On the way! but actually it is pretty easy to set up given currnt codebase and datasets I already uploaded to HF.
Hi @jwyang, also can you please let me know which script to run to check the results on Mind2Web for web UI navigation as detailed in Table 4 in the paper?
Hi @jwyang,
I was following the comment by @srvmishra at https://github.com/microsoft/Magma/issues/77#issuecomment-2888804213 . For point 2 raised by @svrmishra, I have tried to generate the SoM on the image as directed. I am facing the same as @svrmishra. I used the following code to generate the SoM image. I adapted this code from agents/ui_agent/app.py and as directed here by you: https://github.com/microsoft/Magma/issues/64#issuecomment-2840340160. I am attaching the code I have used to generate SoM on image.
from util.som import *
from util.utils import *
import numpy as np
import cv2
from huggingface_hub import snapshot_download
repo_id = "microsoft/OmniParser-v2.0"
local_dir = './weights'
snapshot_download(repo_id=repo_id, local_dir=local_dir)
image_path = "./assets/images/ui_agent_example.png"
yolo_model = get_yolo_model(model_path='weights/icon_detect/model.pt')
caption_model_processor = get_caption_model_processor(model_name="florence2", model_name_or_path="./weights/icon_caption")

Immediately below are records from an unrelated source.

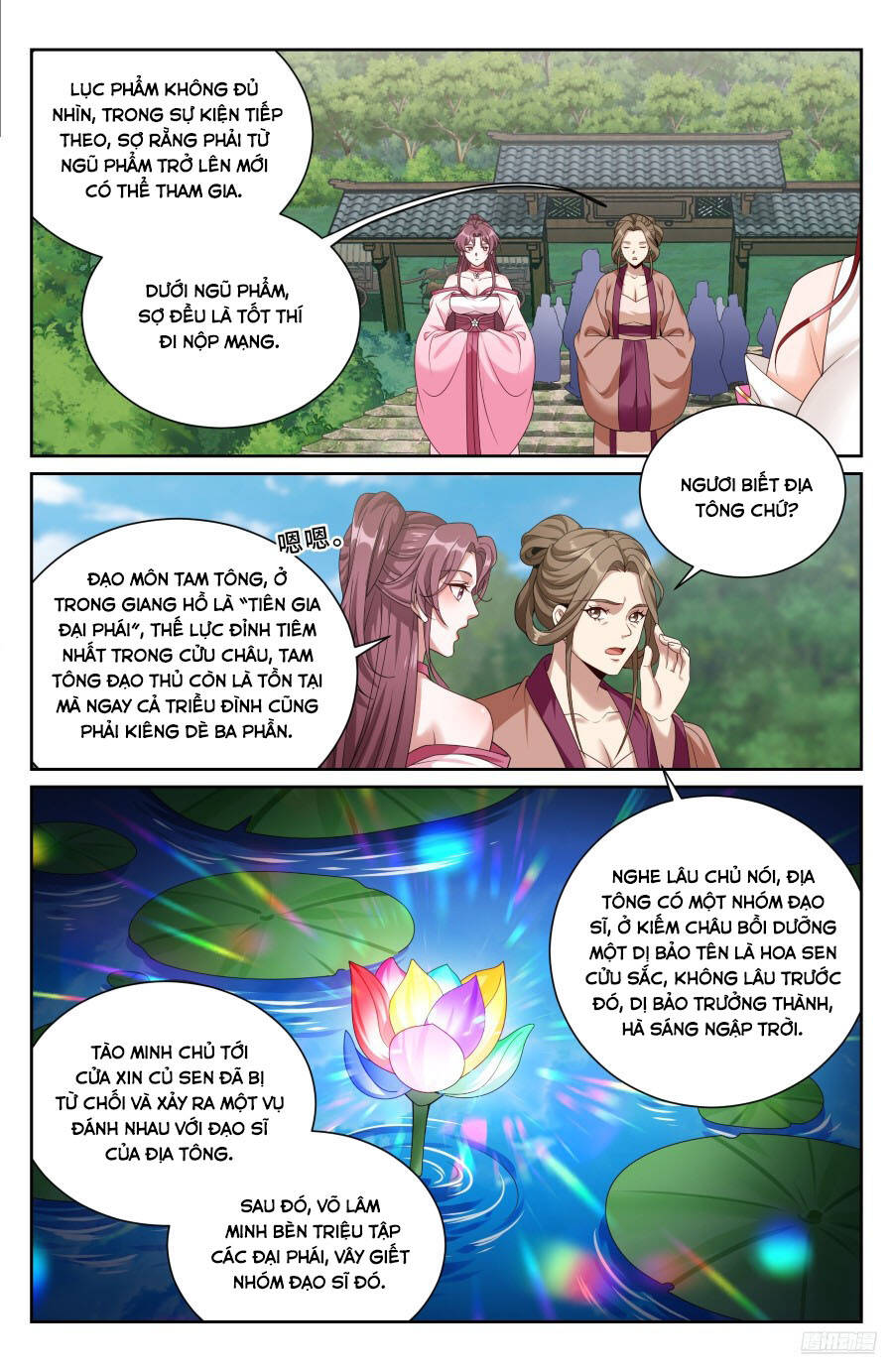 Đại Phụng Đả Canh Nhân Chap 490 - Next Chap 491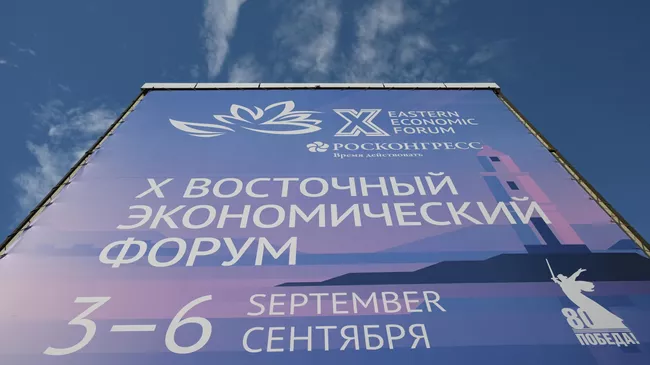 Баннер Восточного экономического форума на улице Светланская во Владивостоке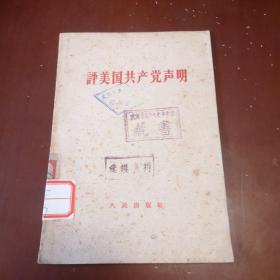 评美国共产党声明／一九六三年三月八日（馆藏图书）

image_input = Image.open(image_path).convert("RGB")
box_overlay_ratio = image_input.size[0] / 3200
draw_bbox_config = {
'text_scale': 0.8 * box_overlay_ratio,
'text_thickness': max(int(2 * box_overlay_ratio), 1),
'text_padding': max(int(3 * box_overlay_ratio), 1),
'thickness': max(int(3 * box_overlay_ratio), 1),
}
ocr_bbox_rslt, is_goal_filtered = check_ocr_box(image_input, display_img = False,
output_bb_format='xyxy', goal_filtering=None,
easyocr_args={'paragraph': False, 'text_threshold':0.9},
use_paddleocr=False)
text, ocr_bbox = ocr_bbox_rslt
dino_labled_img, label_coordinates, parsed_content_list = get_som_labeled_img(image_input, yolo_model,
BOX_TRESHOLD=0.01, output_coord_in_ratio=False,
ocr_bbox=ocr_bbox, draw_bbox_config=draw_bbox_config,
caption_model_processor=caption_model_processor,
ocr_text=text, iou_threshold=0.9, imgsz=None)
# dino_labled_img, label_coordinates, parsed_content_list = get_som_labeled_img(image_path, yolo_model)
image = Image.open(io.BytesIO(base64.b64decode(dino_labled_img)))
# image.show()
image_ = np.array(image)[:,:,::-1]
window_name = 'image'
cv2.imshow(window_name, image_)
cv2.waitKey(0)
cv2.destroyAllWindows()
Here is the original image:
Here is the output:
As we can see that there are multiple boxes for same UI element as example 141, 45, 46, 47. I used the default parameters for the SoM generation.
Could you please let me know the parameters you used to generate the SoM.
Another Query: How did you create SoM images on Mind2Web because the dataset has only HTML files?